EXERCISE INSTRUCTIONS.
1. Output the part of the tracing patch that begins at the words "do_page_fault()" and stops after "CONFIG_RCU_EQS_DEBUG is enabled.", with every word unchanged.
2. Go on with the RCU tracing patch from its final sentence.

SELECTED TEXT.
LinuxLists.cc - [PATCH] tracing: Prevent RCU EQS breakage in preemptirq events

2019-07-29 01:10:29

Subject: [PATCH] tracing: Prevent RCU EQS breakage in preemptirq events

If context tracking is enabled, causing page fault in preemptirq
irq_enable or irq_disable events triggers the following RCU EQS warning.

Reproducer:

// CONFIG_PREEMPTIRQ_EVENTS=y
// CONFIG_CONTEXT_TRACKING=y
// CONFIG_RCU_EQS_DEBUG=y
# echo 1 > events/preemptirq/irq_disable/enable
# echo 1 > options/userstacktrace

WARNING: CPU: 0 PID: 2574 at kernel/rcu/tree.c:262 rcu_dynticks_eqs_exit+0x48/0x50
CPU: 0 PID: 2574 Comm: sh Not tainted 5.3.0-rc1+ #105
RIP: 0010:rcu_dynticks_eqs_exit+0x48/0x50
Call Trace:
rcu_eqs_exit+0x4e/0xd0
rcu_user_exit+0x13/0x20
__context_tracking_exit.part.0+0x74/0x120
context_tracking_exit.part.0+0x28/0x50
context_tracking_exit+0x1d/0x20
do_page_fault+0xab/0x1b0
do_async_page_fault+0x35/0xb0
async_page_fault+0x3e/0x50
RIP: 0010:arch_stack_walk_user+0x8e/0x100
stack_trace_save_user+0x7d/0xa9
trace_buffer_unlock_commit_regs+0x178/0x220
trace_event_buffer_commit+0x6b/0x200
trace_event_raw_event_preemptirq_template+0x7b/0xc0
trace_hardirqs_off_caller+0xb3/0xf0
trace_hardirqs_off_thunk+0x1a/0x20
entry_SYSCALL_64_after_hwframe+0x3e/0xbe

Details of call trace and RCU EQS/Context:

entry_SYSCALL_64_after_hwframe() EQS: IN, CTX: USER
trace_irq_disable_rcuidle()
rcu_irq_enter_irqson()
rcu_dynticks_eqs_exit() EQS: IN => OUT
stack_trace_save_user() EQS: OUT, CTX: USER
page_fault()
do_page_fault()
exception_enter() EQS: OUT, CTX: USER
context_tracking_exit()
rcu_eqs_exit()
rcu_dynticks_eqs_exit() EQS: OUT => OUT? (warning)

trace_irq_disable/enable_rcuidle() are called from user mode in entry
code, and calls rcu_irq_enter_irqson() in __DO_TRACE(). This can cause
the state "RCU ESQ: OUT but CTX: USER", then stack_trace_save_user() can
cause page fault which calls rcu_dynticks_eqs_exit() again leads to hit
the EQS validation warning if CONFIG_RCU_EQS_DEBUG is enabled.

Fix it by calling exception_enter/exit() around
trace_irq_disable/enable_rcuidle() to enter CONTEXT_KERNEL before
tracing code causes page fault. Also makes the timing of state change to
CONTEXT_KERNL earlier to prevent tracing codes from calling
context_tracking_exit() recursively.

LISTED ENTRIES.
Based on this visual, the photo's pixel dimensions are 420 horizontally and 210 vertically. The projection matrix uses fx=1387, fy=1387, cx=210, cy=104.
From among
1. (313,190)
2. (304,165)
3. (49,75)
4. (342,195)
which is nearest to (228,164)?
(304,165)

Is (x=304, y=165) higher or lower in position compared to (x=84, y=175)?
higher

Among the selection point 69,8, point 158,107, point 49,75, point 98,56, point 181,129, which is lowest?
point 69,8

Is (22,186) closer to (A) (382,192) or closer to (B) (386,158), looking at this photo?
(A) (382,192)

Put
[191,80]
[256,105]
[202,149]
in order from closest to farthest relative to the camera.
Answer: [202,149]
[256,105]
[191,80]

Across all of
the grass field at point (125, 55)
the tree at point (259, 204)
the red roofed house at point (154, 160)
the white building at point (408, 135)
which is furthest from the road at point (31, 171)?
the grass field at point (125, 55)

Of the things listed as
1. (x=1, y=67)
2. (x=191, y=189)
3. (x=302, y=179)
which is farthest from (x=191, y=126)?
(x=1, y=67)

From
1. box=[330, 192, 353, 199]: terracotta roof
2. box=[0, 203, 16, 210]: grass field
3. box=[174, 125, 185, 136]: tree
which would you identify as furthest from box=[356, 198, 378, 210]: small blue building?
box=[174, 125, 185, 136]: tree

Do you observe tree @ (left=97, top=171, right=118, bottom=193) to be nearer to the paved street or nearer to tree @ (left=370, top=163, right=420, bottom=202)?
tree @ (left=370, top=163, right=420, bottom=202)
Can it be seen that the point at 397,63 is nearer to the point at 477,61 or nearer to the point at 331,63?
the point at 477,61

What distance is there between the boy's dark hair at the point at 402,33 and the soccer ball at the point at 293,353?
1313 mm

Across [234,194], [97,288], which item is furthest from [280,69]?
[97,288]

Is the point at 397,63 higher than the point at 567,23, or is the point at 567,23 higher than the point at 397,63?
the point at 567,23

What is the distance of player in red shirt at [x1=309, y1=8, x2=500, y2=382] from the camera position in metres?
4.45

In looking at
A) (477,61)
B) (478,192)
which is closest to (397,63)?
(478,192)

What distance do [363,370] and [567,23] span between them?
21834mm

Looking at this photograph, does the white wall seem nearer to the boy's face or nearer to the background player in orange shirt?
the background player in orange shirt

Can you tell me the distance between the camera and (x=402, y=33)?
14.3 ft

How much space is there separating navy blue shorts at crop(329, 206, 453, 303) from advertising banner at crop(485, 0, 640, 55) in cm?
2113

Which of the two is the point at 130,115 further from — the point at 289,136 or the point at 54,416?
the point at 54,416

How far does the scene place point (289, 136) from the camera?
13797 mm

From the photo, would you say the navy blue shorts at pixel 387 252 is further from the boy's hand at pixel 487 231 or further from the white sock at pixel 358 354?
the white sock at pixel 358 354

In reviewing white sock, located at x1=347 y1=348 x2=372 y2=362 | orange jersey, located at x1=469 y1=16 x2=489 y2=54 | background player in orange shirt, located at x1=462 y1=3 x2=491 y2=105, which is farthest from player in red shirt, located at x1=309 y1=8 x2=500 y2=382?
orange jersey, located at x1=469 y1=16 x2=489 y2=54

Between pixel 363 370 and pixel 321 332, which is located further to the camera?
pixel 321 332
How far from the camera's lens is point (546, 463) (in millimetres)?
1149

...

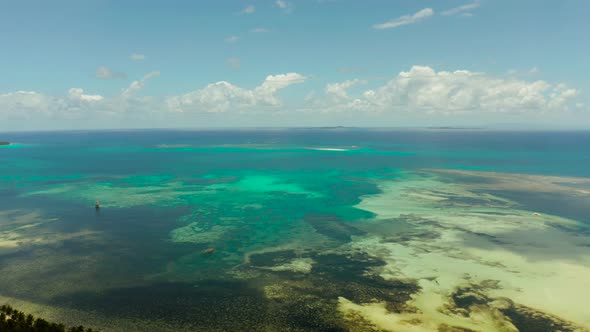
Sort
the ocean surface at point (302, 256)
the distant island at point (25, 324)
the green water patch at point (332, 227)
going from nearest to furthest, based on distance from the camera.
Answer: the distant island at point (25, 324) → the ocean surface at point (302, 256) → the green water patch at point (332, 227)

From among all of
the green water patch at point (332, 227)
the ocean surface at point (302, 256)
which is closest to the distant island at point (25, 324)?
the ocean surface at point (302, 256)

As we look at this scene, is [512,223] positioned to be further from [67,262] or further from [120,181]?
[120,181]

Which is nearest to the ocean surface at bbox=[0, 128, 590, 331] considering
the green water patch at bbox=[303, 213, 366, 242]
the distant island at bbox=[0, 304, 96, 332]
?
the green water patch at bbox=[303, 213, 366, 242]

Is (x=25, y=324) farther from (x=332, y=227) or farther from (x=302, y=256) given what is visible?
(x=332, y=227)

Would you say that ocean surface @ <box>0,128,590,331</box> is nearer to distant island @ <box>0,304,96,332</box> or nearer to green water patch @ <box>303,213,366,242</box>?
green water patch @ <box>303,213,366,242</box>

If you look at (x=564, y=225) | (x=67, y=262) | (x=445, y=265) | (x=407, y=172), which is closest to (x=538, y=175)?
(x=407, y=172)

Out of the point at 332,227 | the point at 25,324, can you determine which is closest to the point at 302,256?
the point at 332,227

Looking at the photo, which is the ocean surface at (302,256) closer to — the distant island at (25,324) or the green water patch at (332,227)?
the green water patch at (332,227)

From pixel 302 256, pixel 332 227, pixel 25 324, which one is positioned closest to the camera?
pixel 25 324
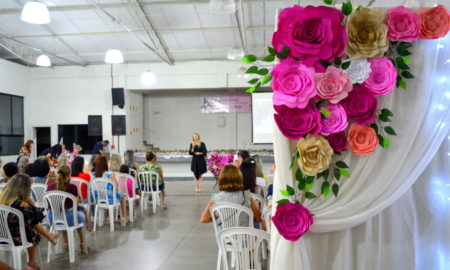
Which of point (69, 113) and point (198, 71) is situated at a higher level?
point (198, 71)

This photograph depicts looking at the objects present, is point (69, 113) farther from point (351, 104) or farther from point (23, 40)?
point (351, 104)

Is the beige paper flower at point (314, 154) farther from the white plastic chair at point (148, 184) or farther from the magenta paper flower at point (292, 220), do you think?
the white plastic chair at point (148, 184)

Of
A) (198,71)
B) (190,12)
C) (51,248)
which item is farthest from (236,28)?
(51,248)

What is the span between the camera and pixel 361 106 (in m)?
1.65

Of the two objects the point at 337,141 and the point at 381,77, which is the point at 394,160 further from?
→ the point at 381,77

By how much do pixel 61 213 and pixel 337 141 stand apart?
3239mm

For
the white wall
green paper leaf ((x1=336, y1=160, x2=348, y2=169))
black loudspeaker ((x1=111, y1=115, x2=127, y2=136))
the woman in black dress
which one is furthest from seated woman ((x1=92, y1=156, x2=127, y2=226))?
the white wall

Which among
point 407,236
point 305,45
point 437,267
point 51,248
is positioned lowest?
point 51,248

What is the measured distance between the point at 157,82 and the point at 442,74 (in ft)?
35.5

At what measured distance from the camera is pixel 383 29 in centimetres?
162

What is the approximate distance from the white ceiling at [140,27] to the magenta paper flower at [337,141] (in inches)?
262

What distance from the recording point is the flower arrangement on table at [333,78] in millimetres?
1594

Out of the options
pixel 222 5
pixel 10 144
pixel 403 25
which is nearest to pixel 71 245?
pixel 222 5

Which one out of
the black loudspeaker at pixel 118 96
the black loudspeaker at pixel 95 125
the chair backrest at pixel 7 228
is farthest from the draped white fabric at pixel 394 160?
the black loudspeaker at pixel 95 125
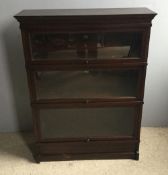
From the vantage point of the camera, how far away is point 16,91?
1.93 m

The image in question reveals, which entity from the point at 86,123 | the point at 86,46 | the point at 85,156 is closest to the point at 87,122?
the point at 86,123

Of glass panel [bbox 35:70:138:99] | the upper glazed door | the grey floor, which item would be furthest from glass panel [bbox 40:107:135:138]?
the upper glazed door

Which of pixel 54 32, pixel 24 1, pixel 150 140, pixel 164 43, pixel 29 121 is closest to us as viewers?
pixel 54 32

* * *

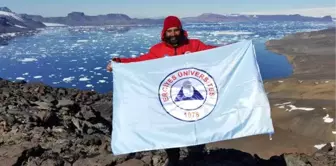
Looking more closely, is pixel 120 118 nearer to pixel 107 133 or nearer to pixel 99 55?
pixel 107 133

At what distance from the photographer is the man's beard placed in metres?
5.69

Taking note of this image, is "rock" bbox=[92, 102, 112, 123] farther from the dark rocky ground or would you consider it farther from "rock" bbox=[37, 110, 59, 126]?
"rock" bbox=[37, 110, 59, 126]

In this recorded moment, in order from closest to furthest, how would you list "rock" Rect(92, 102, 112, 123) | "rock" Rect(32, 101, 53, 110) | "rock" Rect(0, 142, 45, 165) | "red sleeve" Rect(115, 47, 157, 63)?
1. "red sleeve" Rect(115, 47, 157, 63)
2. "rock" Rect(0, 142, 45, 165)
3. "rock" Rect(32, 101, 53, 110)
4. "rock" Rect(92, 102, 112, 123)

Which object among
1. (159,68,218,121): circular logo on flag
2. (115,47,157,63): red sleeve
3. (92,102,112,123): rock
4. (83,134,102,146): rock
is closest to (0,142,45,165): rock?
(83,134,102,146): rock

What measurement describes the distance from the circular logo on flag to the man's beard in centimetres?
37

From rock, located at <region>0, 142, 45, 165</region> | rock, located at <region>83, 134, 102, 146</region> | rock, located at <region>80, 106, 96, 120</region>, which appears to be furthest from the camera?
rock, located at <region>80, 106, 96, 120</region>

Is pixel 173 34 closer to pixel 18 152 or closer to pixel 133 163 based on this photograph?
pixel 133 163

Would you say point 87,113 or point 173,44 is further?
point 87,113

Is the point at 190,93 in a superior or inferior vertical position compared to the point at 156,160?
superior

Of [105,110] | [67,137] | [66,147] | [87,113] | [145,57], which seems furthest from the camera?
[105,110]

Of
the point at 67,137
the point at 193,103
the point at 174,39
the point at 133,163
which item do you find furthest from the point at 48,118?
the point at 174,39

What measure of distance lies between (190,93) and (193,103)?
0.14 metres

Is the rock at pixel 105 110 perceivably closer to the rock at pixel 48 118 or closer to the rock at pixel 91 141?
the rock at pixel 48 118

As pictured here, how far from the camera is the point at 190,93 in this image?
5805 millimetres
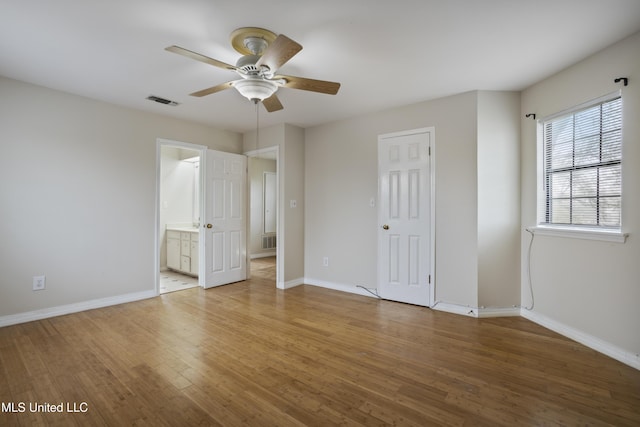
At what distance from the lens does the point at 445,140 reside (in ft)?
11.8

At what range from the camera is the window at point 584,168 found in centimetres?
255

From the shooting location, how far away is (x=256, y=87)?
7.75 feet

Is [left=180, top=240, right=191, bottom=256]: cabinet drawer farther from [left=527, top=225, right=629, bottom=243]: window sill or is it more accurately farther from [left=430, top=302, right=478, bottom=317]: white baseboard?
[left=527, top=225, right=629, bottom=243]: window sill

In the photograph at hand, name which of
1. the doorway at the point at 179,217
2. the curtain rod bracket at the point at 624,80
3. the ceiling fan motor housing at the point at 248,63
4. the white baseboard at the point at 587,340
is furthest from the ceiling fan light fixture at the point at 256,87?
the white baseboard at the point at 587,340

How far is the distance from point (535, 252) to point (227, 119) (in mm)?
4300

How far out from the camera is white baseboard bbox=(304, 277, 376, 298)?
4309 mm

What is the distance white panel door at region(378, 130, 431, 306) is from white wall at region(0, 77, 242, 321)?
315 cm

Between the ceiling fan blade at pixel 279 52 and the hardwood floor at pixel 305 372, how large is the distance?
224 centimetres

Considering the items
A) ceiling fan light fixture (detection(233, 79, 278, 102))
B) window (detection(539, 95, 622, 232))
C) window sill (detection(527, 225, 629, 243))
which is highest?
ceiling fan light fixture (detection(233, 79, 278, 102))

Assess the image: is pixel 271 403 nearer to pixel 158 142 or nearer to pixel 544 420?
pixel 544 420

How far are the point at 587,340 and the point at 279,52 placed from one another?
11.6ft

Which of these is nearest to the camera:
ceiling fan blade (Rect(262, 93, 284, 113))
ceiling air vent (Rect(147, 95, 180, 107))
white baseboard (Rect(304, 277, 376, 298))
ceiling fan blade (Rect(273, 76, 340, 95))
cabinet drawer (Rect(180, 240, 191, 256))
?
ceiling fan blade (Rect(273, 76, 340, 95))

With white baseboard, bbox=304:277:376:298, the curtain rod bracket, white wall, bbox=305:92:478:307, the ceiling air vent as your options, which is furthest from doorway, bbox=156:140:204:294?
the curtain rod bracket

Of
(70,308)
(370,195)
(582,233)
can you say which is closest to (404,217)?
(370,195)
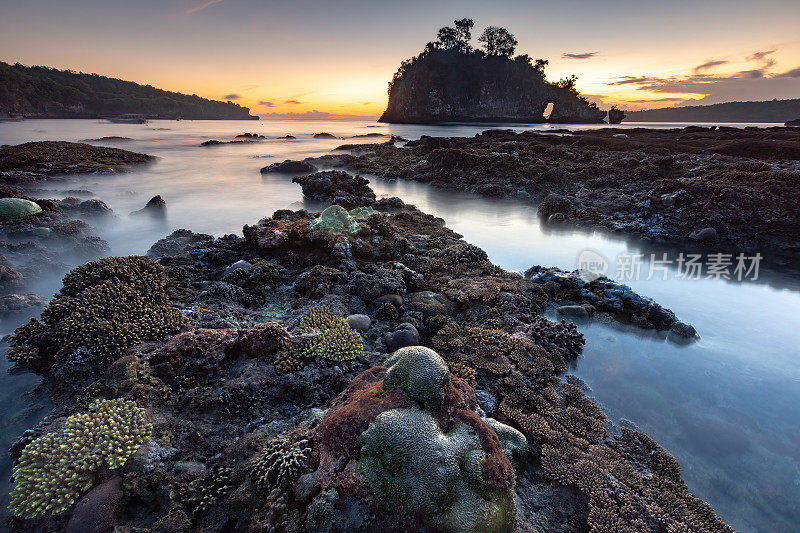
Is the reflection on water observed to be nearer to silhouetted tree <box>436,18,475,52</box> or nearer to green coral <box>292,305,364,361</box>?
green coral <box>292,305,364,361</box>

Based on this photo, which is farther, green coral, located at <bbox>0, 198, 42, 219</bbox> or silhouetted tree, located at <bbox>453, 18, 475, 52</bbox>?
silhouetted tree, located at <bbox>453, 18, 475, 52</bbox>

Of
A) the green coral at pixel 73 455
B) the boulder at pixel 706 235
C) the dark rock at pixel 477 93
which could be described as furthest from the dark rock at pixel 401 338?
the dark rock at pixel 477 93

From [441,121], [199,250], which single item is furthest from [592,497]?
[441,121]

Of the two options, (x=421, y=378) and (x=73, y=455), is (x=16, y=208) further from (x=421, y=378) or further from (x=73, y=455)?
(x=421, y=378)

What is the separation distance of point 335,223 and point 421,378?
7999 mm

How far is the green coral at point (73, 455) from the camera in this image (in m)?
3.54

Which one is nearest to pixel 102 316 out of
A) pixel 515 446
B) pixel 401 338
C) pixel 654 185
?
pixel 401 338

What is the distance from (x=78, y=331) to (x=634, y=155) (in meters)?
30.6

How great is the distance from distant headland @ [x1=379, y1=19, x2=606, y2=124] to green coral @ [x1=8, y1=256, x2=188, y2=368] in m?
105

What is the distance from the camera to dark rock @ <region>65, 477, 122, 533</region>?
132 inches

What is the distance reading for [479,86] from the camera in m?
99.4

EXPECTED ANSWERS.
1.
do_page_fault()
exception_enter() EQS: OUT, CTX: USER
context_tracking_exit()
rcu_eqs_exit()
rcu_dynticks_eqs_exit() EQS: OUT => OUT? (warning)

trace_irq_disable/enable_rcuidle() are called from user mode in entry
code, and calls rcu_irq_enter_irqson() in __DO_TRACE(). This can cause
the state "RCU ESQ: OUT but CTX: USER", then stack_trace_save_user() can
cause page fault which calls rcu_dynticks_eqs_exit() again leads to hit
the EQS validation warning if CONFIG_RCU_EQS_DEBUG is enabled.

2.
Ideally, the problem can be fixed by calling enter_from_user_mode() before
TRACE_IRQS_OFF in entry codes (then we need to tell lockdep that IRQs are
off eariler) and calling prepare_exit_to_usermode() after TRACE_IRQS_ON.
But this patch will be much simpler and limit the most change to tracing
codes.

Fixes: 865e63b04e9b ("tracing: Add back in rcu_irq_enter/exit_irqson() for rcuidle tracepoints")
Signed-off-by: Eiichi Tsukata <[email protected]>
---
kernel/context_tracking.c | 6 +++++-
kernel/trace/trace_preemptirq.c | 15 +++++++++++++--
2 files changed, 18 insertions(+), 3 deletions(-)

diff --git a/kernel/context_tracking.c b/kernel/context_tracking.c
index be01a4d627c9..860eaf9780e5 100644
--- a/kernel/context_tracking.c
+++ b/kernel/context_tracking.c
@@ -148,6 +148,11 @@ void __context_tracking_exit(enum ctx_state state)
return;

if (__this_cpu_read(context_tracking.state) == state) {
+ /*
+ * Change state before executing codes which can trigger
+ * page fault leading unnecessary re-entrance.
+ */
+ __this_cpu_write(context_tracking.state, CONTEXT_KERNEL);
if (__this_cpu_read(context_tracking.active)) {
/*
* We are going to run code that may use RCU. Inform
@@ -159,7 +164,6 @@ void __context_tracking_exit(enum ctx_state state)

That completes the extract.